-------- Record list --------

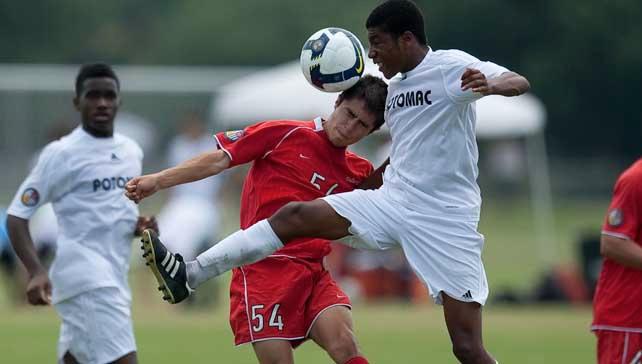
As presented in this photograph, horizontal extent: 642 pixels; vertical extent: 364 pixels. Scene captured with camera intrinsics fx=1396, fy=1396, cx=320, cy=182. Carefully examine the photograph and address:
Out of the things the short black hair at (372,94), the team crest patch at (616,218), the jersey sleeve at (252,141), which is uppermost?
the short black hair at (372,94)

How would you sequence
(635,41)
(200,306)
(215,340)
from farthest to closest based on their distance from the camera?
(635,41) < (200,306) < (215,340)

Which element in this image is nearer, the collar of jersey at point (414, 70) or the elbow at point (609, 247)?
the elbow at point (609, 247)

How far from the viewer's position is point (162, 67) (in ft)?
172

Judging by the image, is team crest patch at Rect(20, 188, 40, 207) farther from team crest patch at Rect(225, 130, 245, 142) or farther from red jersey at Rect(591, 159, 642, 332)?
red jersey at Rect(591, 159, 642, 332)

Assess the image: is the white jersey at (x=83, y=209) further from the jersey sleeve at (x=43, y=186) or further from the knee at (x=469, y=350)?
the knee at (x=469, y=350)

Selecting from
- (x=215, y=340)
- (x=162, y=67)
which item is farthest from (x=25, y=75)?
(x=215, y=340)

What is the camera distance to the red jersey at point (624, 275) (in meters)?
7.66

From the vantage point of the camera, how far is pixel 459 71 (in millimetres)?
7625

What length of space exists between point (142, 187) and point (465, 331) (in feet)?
6.33

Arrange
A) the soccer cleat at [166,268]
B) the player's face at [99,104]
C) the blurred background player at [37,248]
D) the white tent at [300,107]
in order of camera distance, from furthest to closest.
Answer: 1. the white tent at [300,107]
2. the blurred background player at [37,248]
3. the player's face at [99,104]
4. the soccer cleat at [166,268]

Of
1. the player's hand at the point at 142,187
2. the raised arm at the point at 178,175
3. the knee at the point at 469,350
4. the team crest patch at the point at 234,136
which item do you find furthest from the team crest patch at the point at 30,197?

--------

Aim
Reproduce all of the data above word for word, leaving out the pictures.

Task answer
As presented in this photograph, horizontal extent: 642 pixels; vertical extent: 364 pixels. Scene captured with camera intrinsics fx=1396, fy=1396, cx=320, cy=182. Carefully examine the photograph and address:
Out of the things the short black hair at (372,94), the team crest patch at (616,218), the jersey sleeve at (252,141), which is uppermost?
the short black hair at (372,94)

How would you sequence
(635,41)
(200,306)
(215,340)
from farthest to closest based on their distance from the camera?
(635,41) < (200,306) < (215,340)

Which element in this image is nearer, the collar of jersey at point (414, 70) or the elbow at point (609, 247)?
the elbow at point (609, 247)

How far from the viewer's position is point (162, 67) (in ft)?
172

Judging by the image, is team crest patch at Rect(20, 188, 40, 207) farther from team crest patch at Rect(225, 130, 245, 142) or farther from red jersey at Rect(591, 159, 642, 332)?
red jersey at Rect(591, 159, 642, 332)

Assess the image: is the white jersey at (x=83, y=209) further from the jersey sleeve at (x=43, y=186) or further from the knee at (x=469, y=350)?
the knee at (x=469, y=350)

Selecting from
- (x=215, y=340)
- (x=162, y=67)
which item is farthest from (x=25, y=75)?
(x=215, y=340)

What is the camera distance to the red jersey at point (624, 275) (in meters)?
7.66

From the vantage point of the camera, how far is pixel 459 71 (in millimetres)?
7625

What length of space exists between point (142, 187) and point (465, 331) (in feet)?
6.33

Arrange
A) the soccer cleat at [166,268]
B) the player's face at [99,104]
C) the blurred background player at [37,248]
D) the white tent at [300,107]
in order of camera distance, from furthest to closest.
Answer: 1. the white tent at [300,107]
2. the blurred background player at [37,248]
3. the player's face at [99,104]
4. the soccer cleat at [166,268]

Of
1. the player's hand at the point at 142,187
2. the raised arm at the point at 178,175
3. the knee at the point at 469,350
4. the team crest patch at the point at 234,136
which item do you find furthest from the team crest patch at the point at 30,197?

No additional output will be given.